The diversified combination of nanostructure and material has received considerable attention from researchers to exploit advanced functional materials. In drug delivery systems, the hydrophilicity and sustained–release drug properties are in opposition. Thus, difficulties remain in the simultaneous improve sustained–release drug properties and increase the hydrophilicity of materials.
In this work, we proposed a modified triaxial electrospinning strategy to fabricate functional core–shell fibres, which could elaborate design of shell component for manipulating the sustained-release drug. Cellulose acetate (CA) was designed as the main polymeric matrix, whereas polyethylene glycol (PEG) was added as a hydrophilic material in the middle layer. Cur, as a model drug, was stored in the inner layer.

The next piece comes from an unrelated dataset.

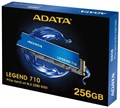Накопитель SSD M.2 2280 ADATA ALEG-710-256GCS 256 ГБ 983688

Scanning electron microscopy (SEM) results and transmission electron microscopy (TEM) demonstrated that the cylindrical F2–F4 fibres had a clear core–shell structure. The model drug Cur in fibres was verified in an amorphous form during the X-ray diffraction (XRD) patterns, and Fourier transformed infrared spectroscopy (FTIR) results indicated good compatibility with the CA matrix. The water contact angle test showed that functional F2–F4 fibres had a high hydrophilic property in 120 s and the control sample F1 needed over 0.5 h to obtain hydrophilic property. In the initial stage of moisture intrusion into fibres, the quickly dissolved PEG component guided the water molecules and rapidly eroded the internal structure of functional fibres. The good hydrophilicity of F2–F4 fibres brought relatively excellent swelling rate around 4600%. Blank outer layer of functional F2 fibres with 1% PEG created an exciting opportunity for providing a 96 h sustained-release drug profile, while F3 and F4 fibres with over 3% PEG provided a 12 h modified drug release profile to eliminate tailing–off effect.
Here, the functional F2–F4 fibres had been successfully produced by using the advanced modified triaxial electrospinning nanotechnology with different polymer matrices. The simple strategy in this work has remarkable potential to manipulate hydrophilicity and sustained release of drug carriers, meantime it can also enrich the preparation approaches of functional nanomaterials.